LInux Mint Rosa 17.3

 Linux Mint Rosa 17.3 is a Long Term Release. A Long Term Release means an extended period of support, in the case of this version until April, 2019. The next version, 18 (also known as Sarah) is due out in May or June, 2016. Support for that version will go to 2021. I find since I use my computer for production (producing content), that I need a Long Term Support Version. Changing the OS always takes up more time than I realize, and then I have to spend time adjusting all the behaviors that change with the new version, like the network card and vino server.
Quite a while ago, I downloaded a copy of Linux Mint Rosa with the Cinnamon desktop. I also downloaded Fedora 23, not realizing the network card would stop working. The Fedora 23 wound up on a laptop, and I am very happy with it.
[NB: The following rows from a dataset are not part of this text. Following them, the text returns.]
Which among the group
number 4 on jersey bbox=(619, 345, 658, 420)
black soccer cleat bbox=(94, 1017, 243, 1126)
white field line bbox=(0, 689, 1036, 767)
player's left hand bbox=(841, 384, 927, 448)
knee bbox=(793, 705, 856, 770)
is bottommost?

However, I ran into problems with my way-too-large old Dell. The network card wouldn't work, and it did work up through Fedora 22. Hmm, this seemed odd, or perhaps my old Broadcom eXtreme chip set wouldn't work on a new driver. Sometimes Fedora is picky with hardware, so I switched the system to Linux Mint Rosa 17.3. This didn't help anything. I reasoned that the driver was wonky since being updated, and I found a few clues on Google that indicated I was right.

I went to Ebay, ordered up a gigabit pci card (see how old that computer is?). With one thing and another, I didn't install the card until a month or so after I received it. I put it in, and networking was back to normal. I also experienced a problem with Vino, aka Gnome Desktop Sharing. I like to use UltraVNC to connect to my Linux box from Windows (dual booting is no good). The solution to that was turning off encryption at the user level:

$ gsettings set org.gnome.Vino require-encryption false
Arch Wiki Credit 

Now UltraVNC works perfectly.

The Linux Mint distro turned out to be eminently predictable. Installing was easy,
with no surprises, and the ease of use was very good. Now I will get to see if the distro can stand the test of time.

With Microsoft 365, I am able to easily edit my docs via a web browser in Linux, and then use open source software for all my needs. This step forward makes a terrific difference in ease of use. Additionally, Libre Office Writer will save in Microsoft formats. I've found problems with tables when going from Linux to Microsoft machines. I think the underlying code for tables is difficult and the group coding Libre Office hasn't yet found a work around.

All in all, this is a good, solid distro. The machine works well with this, and I recommend switching to Linux in the form of Mint 17.3.